Dr Larousse stopped for a few seconds, giving me time to absorb his comments. He pushed his glasses back on his nose again and continued, ‘When someone gets assaulted, the scratches are random. But on Tere
sa’s face, most of them seem to concentrate on the left side of her face, something which I had never picked initially in the original photos we took, no thanks to the amount of bruising and blood smear. Also notice how the scratches have somehow missed every sensitive area on her face, including the eyes, the nostrils, the lips and the ears. Do you see what I’m getting at?’
I opened my mouth to respond, but he went on, ‘But wait, take a look at those.’
Dr Larousse removed another two A4-size colour photographs from the manilla folder, this time showing scratches on Teresa’s arms.
‘Look at the left arm,’ he said, his voice filled with excitement, as if he had just discovered a vaccine for AIDS.
I looked at the pictures and noticed Teresa’s left arm had ten times more scratches than her right one. All this had never been obvious at the crime scene since there was so much blood and chaos.

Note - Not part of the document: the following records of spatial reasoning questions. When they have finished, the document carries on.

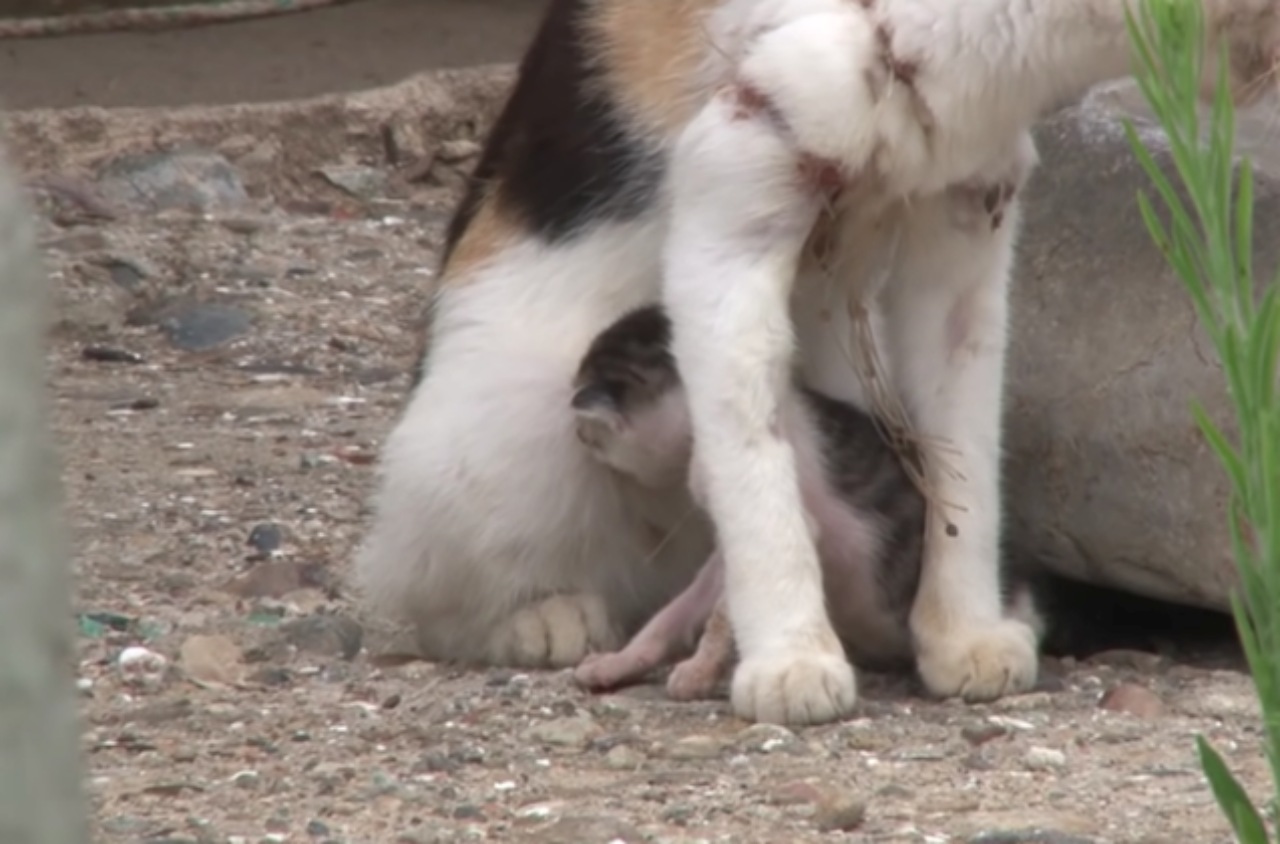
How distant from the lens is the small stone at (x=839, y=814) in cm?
239

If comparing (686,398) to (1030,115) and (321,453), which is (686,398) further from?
(321,453)

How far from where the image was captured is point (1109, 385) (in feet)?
11.1

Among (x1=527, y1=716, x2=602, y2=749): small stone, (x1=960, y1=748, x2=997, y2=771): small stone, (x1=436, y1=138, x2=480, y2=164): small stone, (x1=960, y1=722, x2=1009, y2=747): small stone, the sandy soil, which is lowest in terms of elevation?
(x1=960, y1=748, x2=997, y2=771): small stone

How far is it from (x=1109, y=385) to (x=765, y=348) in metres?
0.75

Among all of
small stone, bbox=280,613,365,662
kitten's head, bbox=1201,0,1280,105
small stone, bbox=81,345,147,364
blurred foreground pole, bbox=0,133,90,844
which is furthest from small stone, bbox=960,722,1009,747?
small stone, bbox=81,345,147,364

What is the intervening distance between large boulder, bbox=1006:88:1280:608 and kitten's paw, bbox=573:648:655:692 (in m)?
0.75

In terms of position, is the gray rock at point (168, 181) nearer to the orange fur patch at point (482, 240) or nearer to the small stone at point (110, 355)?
the small stone at point (110, 355)

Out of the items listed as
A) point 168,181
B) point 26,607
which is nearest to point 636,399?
point 26,607

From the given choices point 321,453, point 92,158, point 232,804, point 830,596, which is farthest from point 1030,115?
point 92,158

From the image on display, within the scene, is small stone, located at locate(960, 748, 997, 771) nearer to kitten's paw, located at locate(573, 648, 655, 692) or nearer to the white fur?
the white fur

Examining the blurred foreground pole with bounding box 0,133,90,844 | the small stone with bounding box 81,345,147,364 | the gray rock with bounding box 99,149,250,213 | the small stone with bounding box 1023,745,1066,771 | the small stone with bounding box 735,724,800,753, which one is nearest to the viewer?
the blurred foreground pole with bounding box 0,133,90,844

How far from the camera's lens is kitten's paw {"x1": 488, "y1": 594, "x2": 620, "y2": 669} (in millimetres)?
3334

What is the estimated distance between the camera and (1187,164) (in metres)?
1.00

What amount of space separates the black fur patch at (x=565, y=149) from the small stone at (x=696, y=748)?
0.87m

I also never had the chance to examine Teresa Wilson because she had been whisked straight to the hospital.
‘Okay,’ he went on, ‘when a person scratches herself deliberately, she tends to do it more on the side away from the leading hand. Since Teresa Wilson is right handed, the left arm is more scratched than the right one. Let me put it another way: left-handed people injure themselves more on the right side, and vice versa.’
I nodded as I stared at the pictures, not really surprised about what I was seeing. When I spoke to John Darcy that morning and concluded whoever killed Jeremy Wilson had staged his death, something triggered my mind. I suddenly recalled Teresa Wilson was a set designer. Her job was to make visual impressions. Only she never counted on the forensic evidence she would leave behind.

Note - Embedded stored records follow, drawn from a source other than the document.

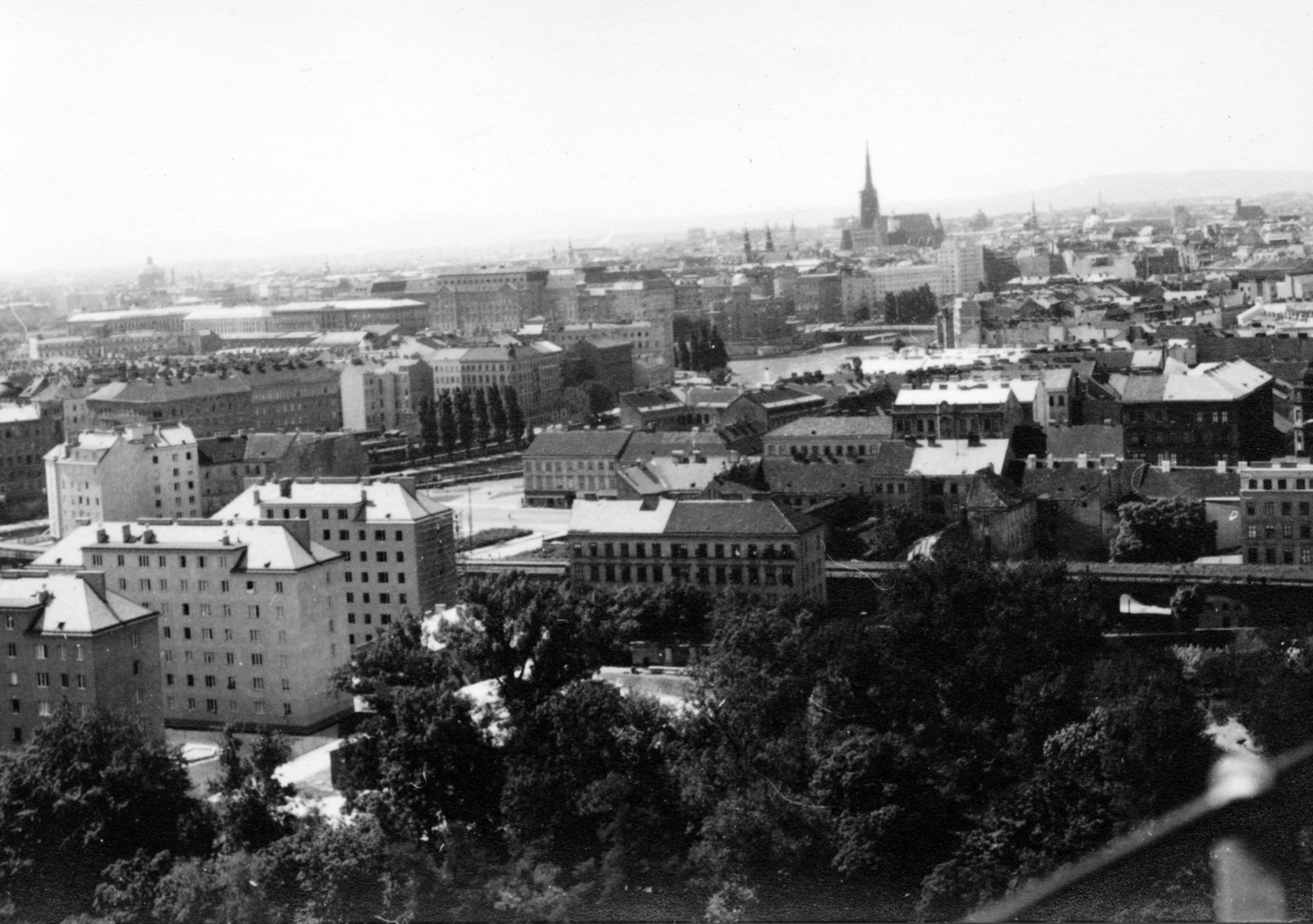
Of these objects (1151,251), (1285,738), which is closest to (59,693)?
(1285,738)

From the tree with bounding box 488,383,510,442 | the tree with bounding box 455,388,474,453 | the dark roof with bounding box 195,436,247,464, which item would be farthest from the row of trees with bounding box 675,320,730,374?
the dark roof with bounding box 195,436,247,464

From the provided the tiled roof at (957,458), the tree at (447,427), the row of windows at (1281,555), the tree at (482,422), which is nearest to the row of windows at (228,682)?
the tiled roof at (957,458)

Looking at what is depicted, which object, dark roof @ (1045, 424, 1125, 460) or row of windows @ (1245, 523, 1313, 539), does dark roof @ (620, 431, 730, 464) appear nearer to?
dark roof @ (1045, 424, 1125, 460)

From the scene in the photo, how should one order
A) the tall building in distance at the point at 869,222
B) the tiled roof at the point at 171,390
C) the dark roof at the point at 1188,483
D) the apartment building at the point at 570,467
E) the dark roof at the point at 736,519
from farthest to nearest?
the tall building in distance at the point at 869,222 → the tiled roof at the point at 171,390 → the apartment building at the point at 570,467 → the dark roof at the point at 1188,483 → the dark roof at the point at 736,519

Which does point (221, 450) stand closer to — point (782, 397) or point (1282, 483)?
point (782, 397)

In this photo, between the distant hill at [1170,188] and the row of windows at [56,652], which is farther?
the distant hill at [1170,188]

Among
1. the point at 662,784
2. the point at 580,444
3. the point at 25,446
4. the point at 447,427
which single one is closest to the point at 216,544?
the point at 662,784

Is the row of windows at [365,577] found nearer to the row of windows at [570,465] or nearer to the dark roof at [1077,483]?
the dark roof at [1077,483]
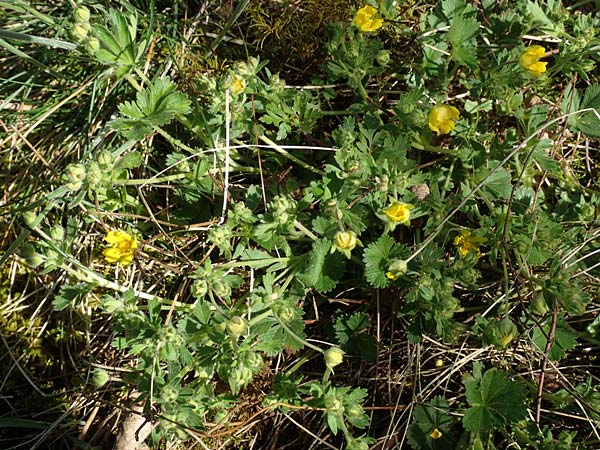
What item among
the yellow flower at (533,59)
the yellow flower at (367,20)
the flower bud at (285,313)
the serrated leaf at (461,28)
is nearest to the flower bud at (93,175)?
the flower bud at (285,313)

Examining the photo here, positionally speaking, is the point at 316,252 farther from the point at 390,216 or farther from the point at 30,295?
the point at 30,295

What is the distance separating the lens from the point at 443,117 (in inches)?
79.2

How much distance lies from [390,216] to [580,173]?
1004 mm

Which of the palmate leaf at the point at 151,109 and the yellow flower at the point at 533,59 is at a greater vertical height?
the yellow flower at the point at 533,59

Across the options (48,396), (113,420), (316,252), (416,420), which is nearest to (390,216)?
(316,252)

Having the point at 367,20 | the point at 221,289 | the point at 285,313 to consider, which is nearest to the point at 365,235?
the point at 285,313

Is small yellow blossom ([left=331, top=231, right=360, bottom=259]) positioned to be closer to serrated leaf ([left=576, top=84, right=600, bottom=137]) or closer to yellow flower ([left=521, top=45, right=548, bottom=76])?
yellow flower ([left=521, top=45, right=548, bottom=76])

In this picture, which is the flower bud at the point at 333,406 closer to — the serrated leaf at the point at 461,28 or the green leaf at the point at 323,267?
the green leaf at the point at 323,267

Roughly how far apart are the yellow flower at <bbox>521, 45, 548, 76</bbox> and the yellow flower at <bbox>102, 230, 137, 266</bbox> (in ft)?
4.40

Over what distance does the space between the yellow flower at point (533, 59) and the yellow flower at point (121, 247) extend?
1.34 metres

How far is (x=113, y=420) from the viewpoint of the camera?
7.98 ft

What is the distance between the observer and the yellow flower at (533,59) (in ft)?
6.48

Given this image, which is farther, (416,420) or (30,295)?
(30,295)

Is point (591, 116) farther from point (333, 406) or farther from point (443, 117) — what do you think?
point (333, 406)
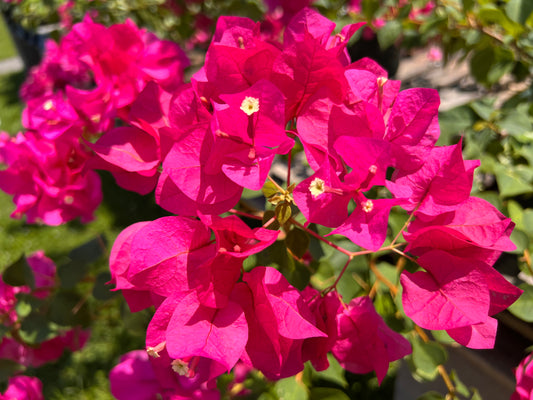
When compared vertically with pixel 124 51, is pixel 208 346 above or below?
below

I looked at the pictures in front of me and wanted to throw-up, not because of the injuries on her body, but because I had felt so close to this woman for a little while. I’d been naive enough to believe only a man would do something so horrific. I’d never come across someone who had self-inflicted so many injuries just to make it look like she was beaten.
‘What about the squash ball in her anus?’ I asked, not because I needed more convincing, but because Dr Larousse seemed to be taking so much pride in his discovery. And also because I appreciated his extra research and good eye for observation.